§ CHALLENGE
Write every line of the material out exactly as shown.

§ RECORDS TO PROCESS
◇ ◇ ◇ ◇

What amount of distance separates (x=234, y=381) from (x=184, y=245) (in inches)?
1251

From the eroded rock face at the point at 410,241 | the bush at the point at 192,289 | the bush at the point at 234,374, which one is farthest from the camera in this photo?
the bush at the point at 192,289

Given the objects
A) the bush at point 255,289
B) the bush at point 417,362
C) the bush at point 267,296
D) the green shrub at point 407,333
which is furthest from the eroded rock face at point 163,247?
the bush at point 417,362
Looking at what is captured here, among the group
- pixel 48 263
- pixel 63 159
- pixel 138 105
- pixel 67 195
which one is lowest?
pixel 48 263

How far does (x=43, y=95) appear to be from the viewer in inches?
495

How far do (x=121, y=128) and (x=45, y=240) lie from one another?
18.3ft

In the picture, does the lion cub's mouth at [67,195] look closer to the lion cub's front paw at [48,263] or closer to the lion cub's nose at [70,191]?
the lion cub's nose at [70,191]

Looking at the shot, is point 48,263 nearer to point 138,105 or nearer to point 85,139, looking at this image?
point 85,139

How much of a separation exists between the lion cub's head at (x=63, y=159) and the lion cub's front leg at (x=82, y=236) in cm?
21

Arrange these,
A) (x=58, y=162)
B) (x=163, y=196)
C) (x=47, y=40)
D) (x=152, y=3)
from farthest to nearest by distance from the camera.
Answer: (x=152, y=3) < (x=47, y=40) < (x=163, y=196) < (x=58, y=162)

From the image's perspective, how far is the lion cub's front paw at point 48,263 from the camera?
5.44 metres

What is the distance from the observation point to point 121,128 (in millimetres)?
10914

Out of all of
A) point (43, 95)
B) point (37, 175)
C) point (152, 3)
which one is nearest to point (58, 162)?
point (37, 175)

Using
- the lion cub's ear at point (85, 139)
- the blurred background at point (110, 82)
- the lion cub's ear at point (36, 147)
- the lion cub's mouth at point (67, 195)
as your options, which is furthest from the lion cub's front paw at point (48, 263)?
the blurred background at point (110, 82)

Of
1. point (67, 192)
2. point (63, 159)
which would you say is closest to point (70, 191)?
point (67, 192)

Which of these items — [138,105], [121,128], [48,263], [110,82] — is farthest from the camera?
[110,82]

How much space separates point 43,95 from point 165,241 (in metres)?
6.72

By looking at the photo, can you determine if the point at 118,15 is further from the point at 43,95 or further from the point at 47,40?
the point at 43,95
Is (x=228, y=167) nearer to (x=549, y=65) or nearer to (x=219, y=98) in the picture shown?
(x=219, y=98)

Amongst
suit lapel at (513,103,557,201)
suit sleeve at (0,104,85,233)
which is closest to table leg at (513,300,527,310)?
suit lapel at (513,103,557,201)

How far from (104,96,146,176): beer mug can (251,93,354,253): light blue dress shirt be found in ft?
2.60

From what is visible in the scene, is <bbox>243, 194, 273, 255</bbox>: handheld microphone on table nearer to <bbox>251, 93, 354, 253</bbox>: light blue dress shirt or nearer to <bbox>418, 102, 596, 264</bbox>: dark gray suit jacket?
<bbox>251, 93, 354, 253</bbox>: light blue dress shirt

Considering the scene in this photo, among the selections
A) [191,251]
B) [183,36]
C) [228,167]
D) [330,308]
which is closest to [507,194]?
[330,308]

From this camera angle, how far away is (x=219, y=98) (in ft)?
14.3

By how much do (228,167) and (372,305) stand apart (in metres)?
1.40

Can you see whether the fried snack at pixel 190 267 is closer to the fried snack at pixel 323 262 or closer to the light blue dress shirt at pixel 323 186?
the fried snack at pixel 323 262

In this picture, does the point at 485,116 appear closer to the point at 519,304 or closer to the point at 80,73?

◇ ◇ ◇ ◇

§ ANSWER
What amount of distance separates (x=234, y=381) from (x=184, y=245) (in inches)?
1251

From the eroded rock face at the point at 410,241 | the bush at the point at 192,289 | the bush at the point at 234,374, which one is farthest from the camera in this photo?
the bush at the point at 192,289

Given the objects
A) the bush at point 255,289
B) the bush at point 417,362
C) the bush at point 267,296
D) the green shrub at point 407,333
which is furthest from the eroded rock face at point 163,247?
the bush at point 417,362
Looking at what is captured here, among the group
- pixel 48 263
- pixel 63 159
- pixel 138 105
- pixel 67 195
which one is lowest?
pixel 48 263

How far does (x=43, y=95) appear to be from the viewer in inches?
495

How far do (x=121, y=128) and (x=45, y=240) lie from one another?
18.3ft

In the picture, does the lion cub's mouth at [67,195] look closer to the lion cub's front paw at [48,263] or closer to the lion cub's nose at [70,191]?
the lion cub's nose at [70,191]

Looking at the shot, is point 48,263 nearer to point 138,105 or nearer to point 85,139, looking at this image?
point 85,139

How much of a separation exists between the lion cub's head at (x=63, y=159) and the lion cub's front leg at (x=82, y=236) in cm?
21

Arrange these,
A) (x=58, y=162)
B) (x=163, y=196)
C) (x=47, y=40)
D) (x=152, y=3)
from farthest to nearest by distance from the camera.
Answer: (x=152, y=3) < (x=47, y=40) < (x=163, y=196) < (x=58, y=162)

From the image's perspective, how far is the lion cub's front paw at point 48,263 from the camera?
5.44 metres

What is the distance from the observation point to point 121,128 (in millimetres)?
10914

Out of all of
A) point (43, 95)
B) point (37, 175)
C) point (152, 3)
which one is nearest to point (58, 162)?
point (37, 175)

Using
- the lion cub's ear at point (85, 139)
- the blurred background at point (110, 82)
- the lion cub's ear at point (36, 147)
- the lion cub's mouth at point (67, 195)
as your options, which is furthest from the lion cub's front paw at point (48, 263)?
the blurred background at point (110, 82)

Of
1. point (67, 192)
2. point (63, 159)
which would you say is closest to point (70, 191)?
point (67, 192)

Which of these items — [138,105], [121,128], [48,263], [110,82] — is farthest from the camera?
[110,82]

How much space separates point 43,95 from point 165,241 (in metres)?
6.72

By looking at the photo, can you determine if the point at 118,15 is further from the point at 43,95 or further from the point at 47,40?
the point at 43,95
Is (x=228, y=167) nearer to (x=549, y=65) or nearer to (x=219, y=98) in the picture shown?
(x=219, y=98)

Amongst
suit lapel at (513,103,557,201)
suit sleeve at (0,104,85,233)
which is closest to table leg at (513,300,527,310)?
suit lapel at (513,103,557,201)

How far from (104,96,146,176): beer mug can (251,93,354,253): light blue dress shirt be found in ft?
2.60

From what is visible in the scene, is <bbox>243, 194, 273, 255</bbox>: handheld microphone on table nearer to <bbox>251, 93, 354, 253</bbox>: light blue dress shirt or nearer to <bbox>418, 102, 596, 264</bbox>: dark gray suit jacket?
<bbox>251, 93, 354, 253</bbox>: light blue dress shirt

Considering the scene in this photo, among the selections
A) [191,251]
B) [183,36]
C) [228,167]
D) [330,308]
which is closest to [507,194]?
[330,308]

From this camera angle, how far away is (x=219, y=98) (in ft)?
14.3

By how much do (228,167) and (372,305) stand apart (in metres)?
1.40

Can you see whether the fried snack at pixel 190 267 is closer to the fried snack at pixel 323 262 or closer to the light blue dress shirt at pixel 323 186?
the fried snack at pixel 323 262

In this picture, does the point at 485,116 appear closer to the point at 519,304 or closer to the point at 80,73?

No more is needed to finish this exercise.